■ **RECORDS FOR THIS TASK**:

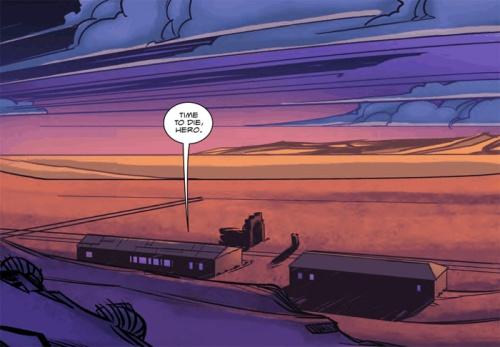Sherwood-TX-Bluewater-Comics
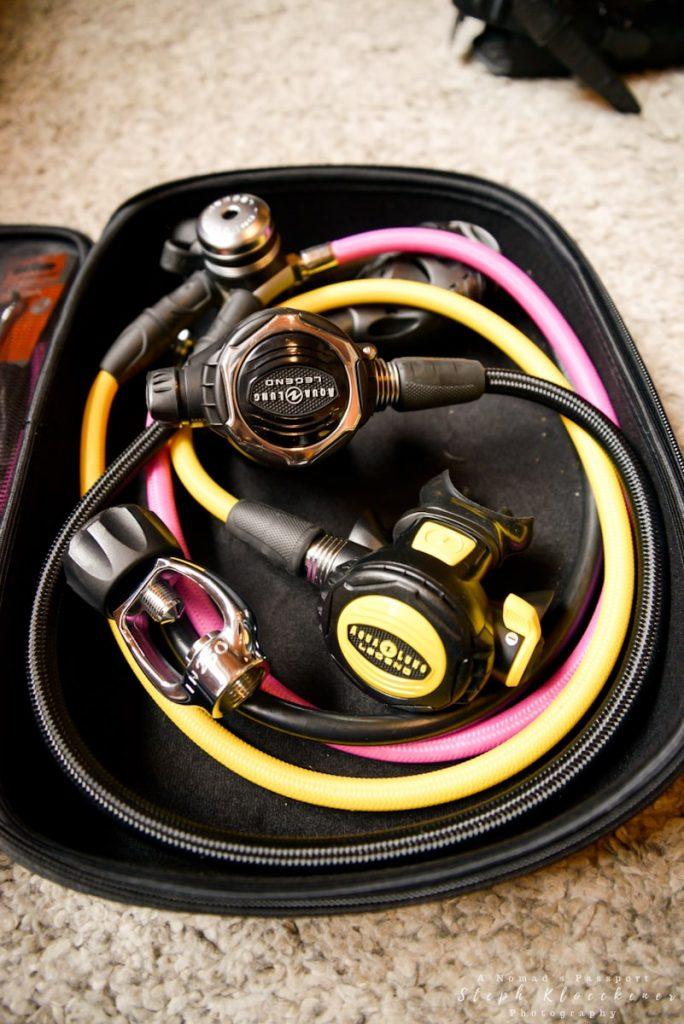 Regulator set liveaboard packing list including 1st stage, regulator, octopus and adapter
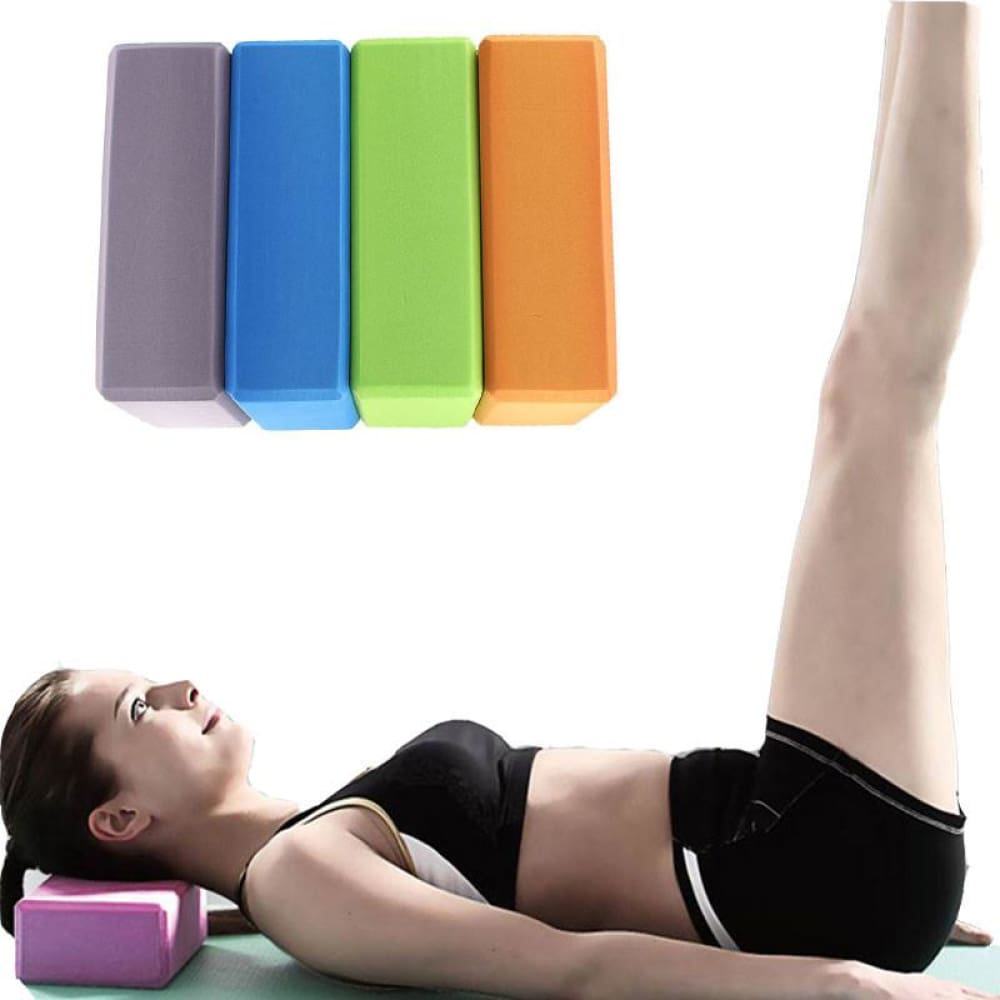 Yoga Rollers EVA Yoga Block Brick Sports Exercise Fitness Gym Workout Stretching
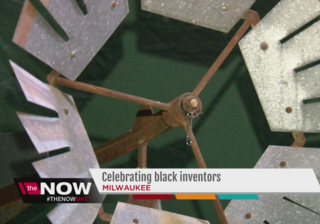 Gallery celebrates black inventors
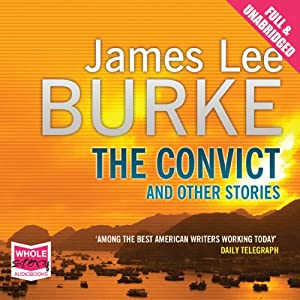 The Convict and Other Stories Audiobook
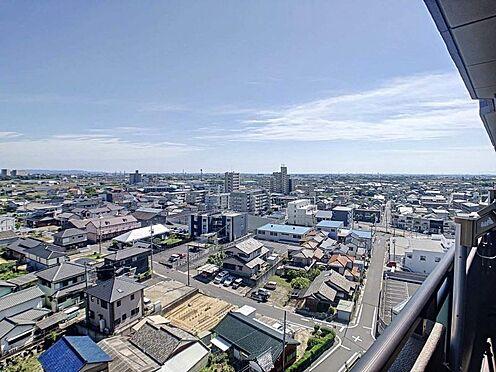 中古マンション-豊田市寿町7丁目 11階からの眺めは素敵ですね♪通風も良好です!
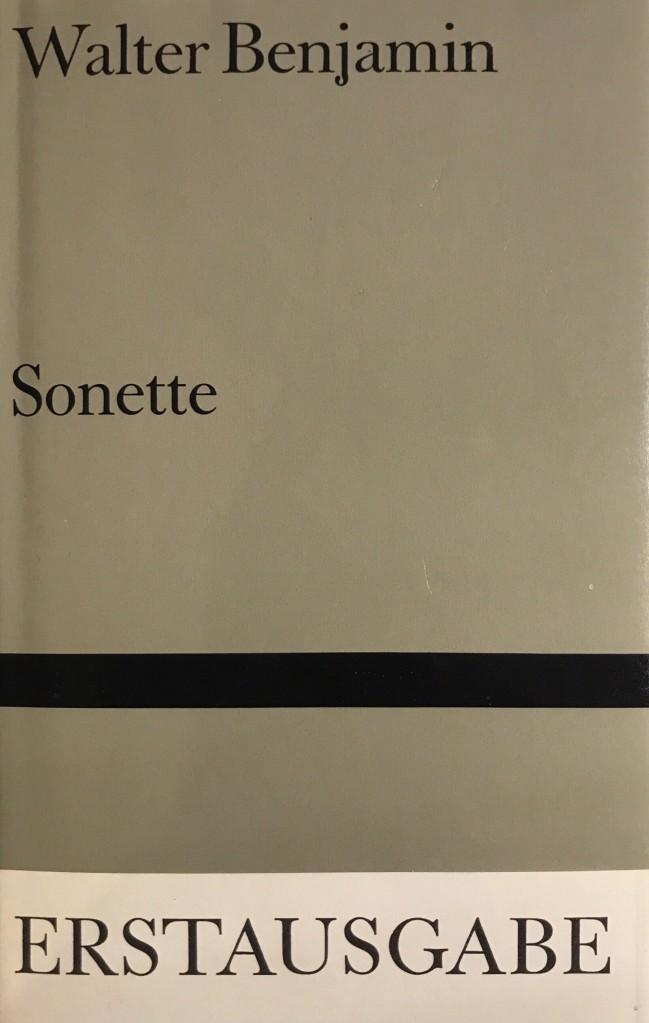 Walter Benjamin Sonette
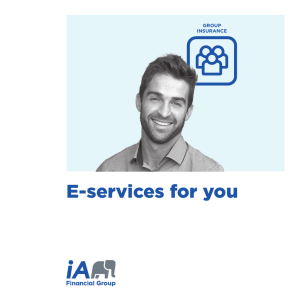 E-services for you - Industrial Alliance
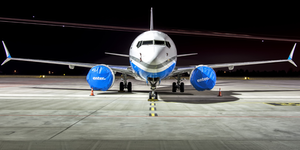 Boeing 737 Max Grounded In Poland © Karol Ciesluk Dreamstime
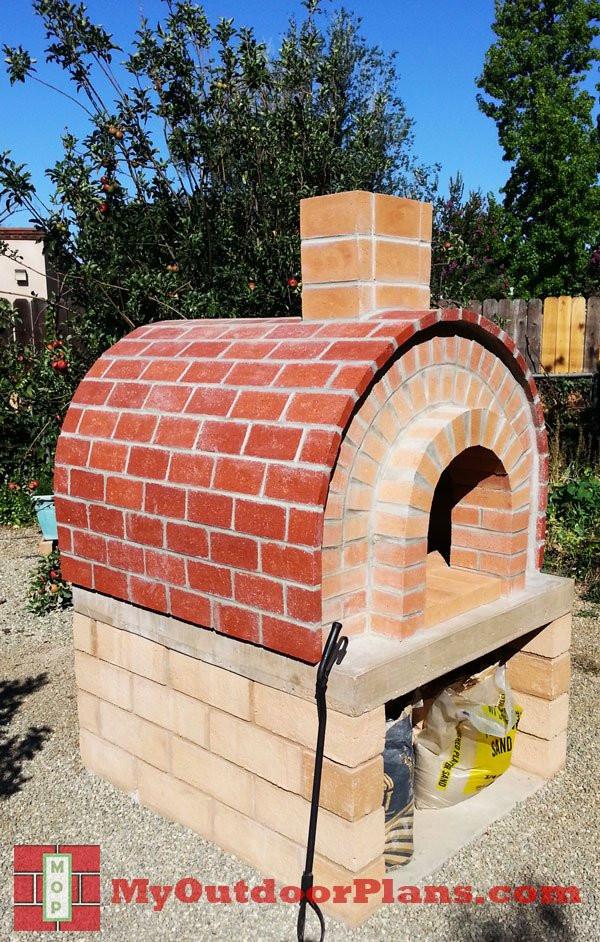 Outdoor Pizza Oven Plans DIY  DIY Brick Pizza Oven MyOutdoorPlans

■ **WORK REQUIRED**: Omit the pictures and reproduce the records above exactly.

■ **RESULT OF THIS EXERCISE**:
Sherwood-TX-Bluewater-Comics
 Regulator set liveaboard packing list including 1st stage, regulator, octopus and adapter
 Yoga Rollers EVA Yoga Block Brick Sports Exercise Fitness Gym Workout Stretching
 Gallery celebrates black inventors
 The Convict and Other Stories Audiobook
 中古マンション-豊田市寿町7丁目 11階からの眺めは素敵ですね♪通風も良好です!
 Walter Benjamin Sonette
 E-services for you - Industrial Alliance
 Boeing 737 Max Grounded In Poland © Karol Ciesluk Dreamstime
 Outdoor Pizza Oven Plans DIY  DIY Brick Pizza Oven MyOutdoorPlans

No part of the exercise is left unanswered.